# [TASK TO CARRY OUT]
Output exactly the lines below, starting with the line that has "The Lord Of The Rings Badge Logo - Gift Arch" and going on through the line that has "Dreams Sunny Beach", both included, and no other lines.

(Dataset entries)
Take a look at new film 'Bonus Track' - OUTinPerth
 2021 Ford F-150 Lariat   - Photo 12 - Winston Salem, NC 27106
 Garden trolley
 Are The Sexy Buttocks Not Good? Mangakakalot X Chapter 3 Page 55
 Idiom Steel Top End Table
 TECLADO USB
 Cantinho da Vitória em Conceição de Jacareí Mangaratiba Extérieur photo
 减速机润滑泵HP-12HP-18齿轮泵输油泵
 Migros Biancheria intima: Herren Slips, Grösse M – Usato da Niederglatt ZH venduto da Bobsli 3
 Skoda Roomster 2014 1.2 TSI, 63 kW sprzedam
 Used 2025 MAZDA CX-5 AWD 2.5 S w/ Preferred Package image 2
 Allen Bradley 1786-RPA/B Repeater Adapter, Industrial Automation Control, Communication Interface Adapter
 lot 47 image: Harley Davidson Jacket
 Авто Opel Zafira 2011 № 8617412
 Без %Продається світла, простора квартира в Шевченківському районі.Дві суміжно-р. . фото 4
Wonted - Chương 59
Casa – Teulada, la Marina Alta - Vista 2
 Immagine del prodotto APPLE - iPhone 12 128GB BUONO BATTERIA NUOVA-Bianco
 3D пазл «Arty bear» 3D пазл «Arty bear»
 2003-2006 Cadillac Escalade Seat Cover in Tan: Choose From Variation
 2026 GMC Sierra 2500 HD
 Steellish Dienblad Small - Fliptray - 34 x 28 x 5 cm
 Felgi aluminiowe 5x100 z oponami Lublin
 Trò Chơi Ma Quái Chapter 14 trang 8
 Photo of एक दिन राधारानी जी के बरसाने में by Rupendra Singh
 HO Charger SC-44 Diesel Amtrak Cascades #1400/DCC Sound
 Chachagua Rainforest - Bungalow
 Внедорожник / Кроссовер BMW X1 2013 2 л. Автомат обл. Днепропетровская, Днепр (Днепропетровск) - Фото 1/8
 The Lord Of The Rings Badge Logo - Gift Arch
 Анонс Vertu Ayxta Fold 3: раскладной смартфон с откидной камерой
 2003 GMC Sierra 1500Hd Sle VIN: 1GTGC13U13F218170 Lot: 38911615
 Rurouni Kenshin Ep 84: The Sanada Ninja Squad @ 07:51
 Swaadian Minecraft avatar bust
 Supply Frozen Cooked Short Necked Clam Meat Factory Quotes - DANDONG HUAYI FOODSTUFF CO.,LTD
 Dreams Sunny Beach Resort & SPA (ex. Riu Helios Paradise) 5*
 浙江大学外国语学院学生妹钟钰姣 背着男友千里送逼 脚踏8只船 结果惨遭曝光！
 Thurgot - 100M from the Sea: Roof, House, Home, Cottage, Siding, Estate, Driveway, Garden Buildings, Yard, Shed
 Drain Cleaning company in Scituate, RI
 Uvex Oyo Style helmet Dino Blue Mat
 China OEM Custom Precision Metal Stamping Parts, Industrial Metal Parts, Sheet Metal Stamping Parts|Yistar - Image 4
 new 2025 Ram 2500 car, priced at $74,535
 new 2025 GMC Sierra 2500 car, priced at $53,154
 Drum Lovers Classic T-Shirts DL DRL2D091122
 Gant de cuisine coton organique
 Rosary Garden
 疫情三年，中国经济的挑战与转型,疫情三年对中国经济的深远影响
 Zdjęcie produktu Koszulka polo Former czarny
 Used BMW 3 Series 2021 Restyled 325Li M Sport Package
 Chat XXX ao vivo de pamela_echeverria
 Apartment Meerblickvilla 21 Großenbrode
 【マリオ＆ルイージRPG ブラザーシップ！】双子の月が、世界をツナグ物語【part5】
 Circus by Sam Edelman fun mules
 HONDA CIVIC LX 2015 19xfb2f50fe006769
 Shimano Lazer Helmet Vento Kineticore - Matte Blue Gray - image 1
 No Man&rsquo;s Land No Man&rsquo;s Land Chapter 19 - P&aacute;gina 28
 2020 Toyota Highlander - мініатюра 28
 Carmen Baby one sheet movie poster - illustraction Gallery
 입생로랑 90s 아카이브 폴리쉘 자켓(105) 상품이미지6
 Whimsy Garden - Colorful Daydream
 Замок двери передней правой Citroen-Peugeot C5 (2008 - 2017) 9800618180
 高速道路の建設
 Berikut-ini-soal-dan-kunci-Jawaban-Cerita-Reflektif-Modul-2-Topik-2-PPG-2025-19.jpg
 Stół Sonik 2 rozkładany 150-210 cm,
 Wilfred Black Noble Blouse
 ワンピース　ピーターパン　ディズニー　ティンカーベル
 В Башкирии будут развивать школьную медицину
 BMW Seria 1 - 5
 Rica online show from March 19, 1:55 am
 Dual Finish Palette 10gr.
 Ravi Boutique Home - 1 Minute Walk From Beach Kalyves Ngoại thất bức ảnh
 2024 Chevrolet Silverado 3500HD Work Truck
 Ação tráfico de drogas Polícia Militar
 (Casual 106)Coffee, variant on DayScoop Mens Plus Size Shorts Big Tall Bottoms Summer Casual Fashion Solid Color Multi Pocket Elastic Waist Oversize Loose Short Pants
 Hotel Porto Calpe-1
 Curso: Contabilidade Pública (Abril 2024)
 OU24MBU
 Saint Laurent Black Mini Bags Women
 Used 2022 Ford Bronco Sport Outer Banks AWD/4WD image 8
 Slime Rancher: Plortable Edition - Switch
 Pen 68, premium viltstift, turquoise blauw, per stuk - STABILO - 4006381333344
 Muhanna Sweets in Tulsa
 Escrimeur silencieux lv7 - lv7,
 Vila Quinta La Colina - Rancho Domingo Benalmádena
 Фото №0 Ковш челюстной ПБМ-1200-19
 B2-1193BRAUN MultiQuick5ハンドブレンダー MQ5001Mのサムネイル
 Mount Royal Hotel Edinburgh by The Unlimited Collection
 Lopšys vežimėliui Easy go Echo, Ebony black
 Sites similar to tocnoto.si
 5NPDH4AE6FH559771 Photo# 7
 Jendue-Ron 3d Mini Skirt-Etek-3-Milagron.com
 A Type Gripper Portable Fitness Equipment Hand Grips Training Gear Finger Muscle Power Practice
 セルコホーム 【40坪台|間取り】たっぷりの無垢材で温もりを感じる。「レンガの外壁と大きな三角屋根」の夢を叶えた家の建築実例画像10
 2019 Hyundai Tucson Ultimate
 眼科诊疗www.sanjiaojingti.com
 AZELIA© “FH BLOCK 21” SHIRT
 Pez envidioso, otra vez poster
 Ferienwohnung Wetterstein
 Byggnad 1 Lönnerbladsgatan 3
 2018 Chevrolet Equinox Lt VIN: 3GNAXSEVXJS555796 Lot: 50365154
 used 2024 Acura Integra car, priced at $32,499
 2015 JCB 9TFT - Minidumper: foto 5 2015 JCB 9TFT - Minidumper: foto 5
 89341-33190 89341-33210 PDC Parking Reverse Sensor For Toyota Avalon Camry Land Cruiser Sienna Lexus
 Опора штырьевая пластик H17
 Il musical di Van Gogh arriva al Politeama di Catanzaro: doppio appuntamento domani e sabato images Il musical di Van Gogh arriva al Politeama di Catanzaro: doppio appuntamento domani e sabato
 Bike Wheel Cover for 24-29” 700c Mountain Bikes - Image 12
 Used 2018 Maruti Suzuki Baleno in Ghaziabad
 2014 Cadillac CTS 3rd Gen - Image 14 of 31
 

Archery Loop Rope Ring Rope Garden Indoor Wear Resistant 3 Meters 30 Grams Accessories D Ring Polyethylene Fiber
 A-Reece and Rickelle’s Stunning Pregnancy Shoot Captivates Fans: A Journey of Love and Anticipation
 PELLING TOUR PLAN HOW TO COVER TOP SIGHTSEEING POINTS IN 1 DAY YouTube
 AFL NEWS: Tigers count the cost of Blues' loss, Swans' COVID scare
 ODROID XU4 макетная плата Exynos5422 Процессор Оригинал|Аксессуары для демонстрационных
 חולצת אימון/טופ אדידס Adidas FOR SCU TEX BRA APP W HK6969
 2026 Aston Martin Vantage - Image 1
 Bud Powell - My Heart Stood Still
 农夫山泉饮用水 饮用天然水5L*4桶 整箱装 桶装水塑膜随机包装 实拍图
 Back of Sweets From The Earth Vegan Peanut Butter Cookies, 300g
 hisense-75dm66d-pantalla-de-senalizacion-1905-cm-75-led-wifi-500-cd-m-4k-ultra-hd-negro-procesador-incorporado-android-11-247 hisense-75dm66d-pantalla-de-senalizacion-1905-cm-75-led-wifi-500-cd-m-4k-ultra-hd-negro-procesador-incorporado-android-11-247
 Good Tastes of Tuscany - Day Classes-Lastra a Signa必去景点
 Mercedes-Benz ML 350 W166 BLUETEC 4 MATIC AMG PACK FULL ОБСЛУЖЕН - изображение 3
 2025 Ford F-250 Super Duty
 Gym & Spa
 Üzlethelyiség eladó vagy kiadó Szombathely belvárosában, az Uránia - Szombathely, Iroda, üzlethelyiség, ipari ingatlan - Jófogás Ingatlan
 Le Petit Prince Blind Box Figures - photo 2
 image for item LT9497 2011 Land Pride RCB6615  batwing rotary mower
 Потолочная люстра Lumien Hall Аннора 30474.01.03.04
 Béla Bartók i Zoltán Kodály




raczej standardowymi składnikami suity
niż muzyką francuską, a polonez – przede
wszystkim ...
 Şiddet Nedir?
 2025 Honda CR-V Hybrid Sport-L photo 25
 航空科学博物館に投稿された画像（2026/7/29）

# [FINISHED EXERCISE]
 The Lord Of The Rings Badge Logo - Gift Arch
 Анонс Vertu Ayxta Fold 3: раскладной смартфон с откидной камерой
 2003 GMC Sierra 1500Hd Sle VIN: 1GTGC13U13F218170 Lot: 38911615
 Rurouni Kenshin Ep 84: The Sanada Ninja Squad @ 07:51
 Swaadian Minecraft avatar bust
 Supply Frozen Cooked Short Necked Clam Meat Factory Quotes - DANDONG HUAYI FOODSTUFF CO.,LTD
 Dreams Sunny Beach Resort & SPA (ex. Riu Helios Paradise) 5*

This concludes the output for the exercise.